Aloha spent the remainder of May 1918 in the Tidewater region of Virginia before she departed for points north. She transferred Rear Admiral Winslow to patrol vessel USS Edorea (SP-549) on 1 June 1918, so he could inspect Naval Base Lewes at Lewes, Delaware, but he returned on board that afternoon.
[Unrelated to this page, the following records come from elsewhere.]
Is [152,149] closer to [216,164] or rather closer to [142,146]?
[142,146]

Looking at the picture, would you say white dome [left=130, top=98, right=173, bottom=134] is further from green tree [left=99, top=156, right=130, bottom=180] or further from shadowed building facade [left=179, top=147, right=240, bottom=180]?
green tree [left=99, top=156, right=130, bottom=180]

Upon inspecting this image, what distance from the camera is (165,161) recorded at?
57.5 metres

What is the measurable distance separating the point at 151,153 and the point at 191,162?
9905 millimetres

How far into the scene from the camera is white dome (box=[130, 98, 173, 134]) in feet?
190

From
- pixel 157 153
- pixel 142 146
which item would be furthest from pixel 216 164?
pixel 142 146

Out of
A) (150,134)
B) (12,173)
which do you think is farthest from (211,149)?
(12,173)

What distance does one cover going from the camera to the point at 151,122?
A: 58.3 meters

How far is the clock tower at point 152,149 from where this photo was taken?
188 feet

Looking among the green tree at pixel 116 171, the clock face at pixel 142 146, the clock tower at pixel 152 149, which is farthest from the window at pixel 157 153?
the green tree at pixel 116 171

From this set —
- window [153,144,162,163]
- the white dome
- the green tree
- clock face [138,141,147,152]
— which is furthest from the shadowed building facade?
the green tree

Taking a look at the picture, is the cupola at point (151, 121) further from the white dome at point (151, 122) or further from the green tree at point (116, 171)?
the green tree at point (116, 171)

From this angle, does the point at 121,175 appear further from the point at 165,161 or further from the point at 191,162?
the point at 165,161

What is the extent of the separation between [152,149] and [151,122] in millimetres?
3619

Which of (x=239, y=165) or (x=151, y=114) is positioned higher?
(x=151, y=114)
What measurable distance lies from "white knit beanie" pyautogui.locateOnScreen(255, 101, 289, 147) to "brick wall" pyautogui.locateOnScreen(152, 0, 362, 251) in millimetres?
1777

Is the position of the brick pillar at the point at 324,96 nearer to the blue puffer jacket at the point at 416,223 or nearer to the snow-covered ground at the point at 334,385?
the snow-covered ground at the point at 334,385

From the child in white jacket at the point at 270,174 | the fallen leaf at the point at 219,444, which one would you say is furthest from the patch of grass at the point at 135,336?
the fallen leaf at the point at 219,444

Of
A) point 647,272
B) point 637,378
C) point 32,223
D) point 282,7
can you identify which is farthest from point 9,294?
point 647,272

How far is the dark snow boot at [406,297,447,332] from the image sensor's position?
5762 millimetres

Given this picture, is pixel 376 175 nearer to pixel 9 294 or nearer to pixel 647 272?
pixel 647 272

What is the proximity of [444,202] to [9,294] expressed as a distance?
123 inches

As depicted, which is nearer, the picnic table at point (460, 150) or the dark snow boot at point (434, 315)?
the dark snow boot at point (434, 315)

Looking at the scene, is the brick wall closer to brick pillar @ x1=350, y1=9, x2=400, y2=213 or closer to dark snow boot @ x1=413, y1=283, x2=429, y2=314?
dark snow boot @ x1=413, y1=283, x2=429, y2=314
Aloha then coaled at the Philadelphia Navy Yard at Philadelphia on 3 June 1918 before returning to Hampton Roads, via Lewes, on 8 June 1918. She then cruised in the Hampton Roads and Chesapeake Bay area for the balance of June 1918 before heading north for New York City, where on 6 July 1918, Captain H. D. Hinckley of the United States Coast Guard relieved Lieutenant Swift as commanding officer.

Aloha spent much of the summer of 1918 in waters off the northeastern United States, at Port Jefferson, New York; New London, Connecticut; Newport, Rhode Island; Machias and Boothbay, Maine; Portsmouth, New Hampshire; and Gloucester, Massachusetts, before arriving at the Boston Navy Yard in Boston for a major refit on 27 August 1918. During this period of repairs and alterations, which lasted through September and October 1918, she received additional armament in the form of two 4-inch (102-millimeter) guns.

After departing the Boston Navy Yard on 5 November 1918, Aloha spent much of the ensuing passage to Shelburne, Nova Scotia, Canada, under sail and arrived at Shelburne on 7 November 1918. Returning to Boston on 10 November 1918, Aloha was lying moored there when the armistice with Germany ending hostilities was signed on 11 November 1918.

The remainder of Alohas Navy career was spent alternately at Newport, Rhode Island, and at New London and New Haven, Connecticut, before she arrived back at New York City on 14 December 1918, shifting her berth to a point off Pier 72, East 25th Street, New York City, on 15 December 1918. She remained there until 10 January 1919.

==Decommissioning==

Aloha entered the New York Navy Yard at Brooklyn, New York, on 10 January 1919. Shipyard workmen removed her guns on 11 January 1918. Returning to her anchorage off Pier 72, Aloha spent the next few days undergoing the initial stage of the transformation from warship to yacht in anticipation of her return to Arthur Curtiss James; her crew cleaned the ship, shined brightwork, and landed such paraphernalia as flag mess gear, chairs, and an oval table from the admiral's cabin at pier 72.

Her conversion back into a yacht was almost complete when, on 29 January 1919, her crew mustered aft and Captain Hinckley read the orders from the Commandant, 3rd Naval District, decommissioning Aloha. Down came the admiral's flag—Rear Admiral Winslow had maintained Aloha as his flagship to the very last moment—and the national colors, and a representative of James signed a receipt for the yacht.

==Later career==

Over the ensuing months, James had Aloha converted back to her full, prewar splendor. During 1921 and 1922, he took her around the world; in 1925, she cruised the Mediterranean; in 1927, she went to England, the Baltic Sea, and the Netherlands; and in 1930, she again went to the Mediterranean. Aloha appeared at New York City during the Presidential Review of 31 May 1934.

Famous in her time and the only bark-rigged yacht of her size afloat, Aloha was scrapped in 1938.